_Task objective:_ Locate the line that contains "scientific name: Muntiacus rooseveltorum". Print it and every subsequent line through the final line of the records, exactly and only those.

_Data records:_
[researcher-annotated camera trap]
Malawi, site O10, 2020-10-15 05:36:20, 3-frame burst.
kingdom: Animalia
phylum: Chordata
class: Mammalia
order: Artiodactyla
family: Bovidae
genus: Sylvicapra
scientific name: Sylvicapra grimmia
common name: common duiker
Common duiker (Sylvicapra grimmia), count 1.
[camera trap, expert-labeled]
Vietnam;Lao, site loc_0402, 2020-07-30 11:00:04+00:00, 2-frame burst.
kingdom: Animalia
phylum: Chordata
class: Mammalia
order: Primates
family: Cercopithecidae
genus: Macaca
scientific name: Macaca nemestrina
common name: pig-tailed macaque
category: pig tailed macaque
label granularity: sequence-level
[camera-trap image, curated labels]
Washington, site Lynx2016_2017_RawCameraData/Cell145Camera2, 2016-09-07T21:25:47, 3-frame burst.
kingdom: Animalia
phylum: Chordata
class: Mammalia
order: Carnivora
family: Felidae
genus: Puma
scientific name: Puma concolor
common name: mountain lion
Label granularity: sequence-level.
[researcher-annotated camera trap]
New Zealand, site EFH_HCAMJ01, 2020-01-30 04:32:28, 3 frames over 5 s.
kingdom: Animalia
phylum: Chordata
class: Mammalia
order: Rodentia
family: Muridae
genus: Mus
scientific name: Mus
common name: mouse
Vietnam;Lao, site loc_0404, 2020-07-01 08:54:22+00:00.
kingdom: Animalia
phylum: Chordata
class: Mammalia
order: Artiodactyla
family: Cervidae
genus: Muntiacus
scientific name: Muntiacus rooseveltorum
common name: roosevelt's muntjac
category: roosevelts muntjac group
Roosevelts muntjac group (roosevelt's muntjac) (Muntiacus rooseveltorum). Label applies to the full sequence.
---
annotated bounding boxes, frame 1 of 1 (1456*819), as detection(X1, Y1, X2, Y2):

_Output below:_
scientific name: Muntiacus rooseveltorum
common name: roosevelt's muntjac
category: roosevelts muntjac group
Roosevelts muntjac group (roosevelt's muntjac) (Muntiacus rooseveltorum). Label applies to the full sequence.
---
annotated bounding boxes, frame 1 of 1 (1456*819), as detection(X1, Y1, X2, Y2):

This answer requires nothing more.